Problem to solve → In the records below, repeat word for word only the lines starting at the one that contains "2026 Proton X70 1.5 MC3 FACELIFT (A) - 2" and ending at the one that contains "2005 GMC Sierra K2500 Heavy Duty", pictures excluded.

Entries shown →
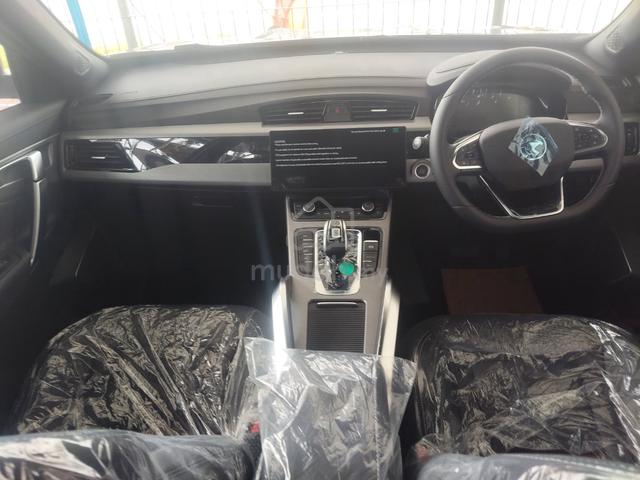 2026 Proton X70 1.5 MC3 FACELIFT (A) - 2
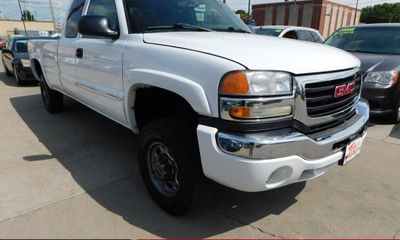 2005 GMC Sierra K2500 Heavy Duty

==

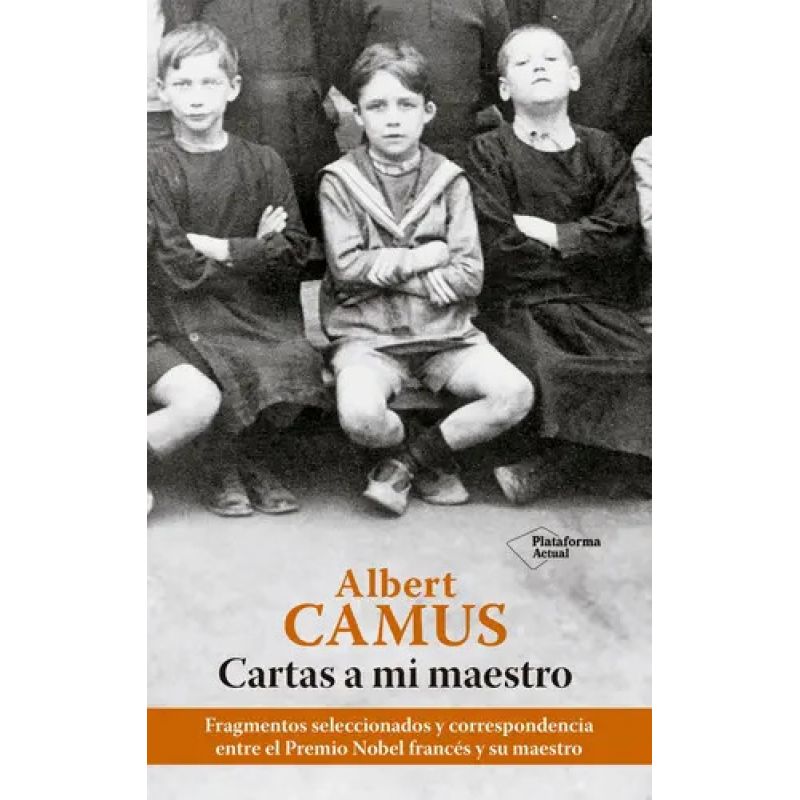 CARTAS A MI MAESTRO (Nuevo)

Solution →
 2026 Proton X70 1.5 MC3 FACELIFT (A) - 2
 2005 GMC Sierra K2500 Heavy Duty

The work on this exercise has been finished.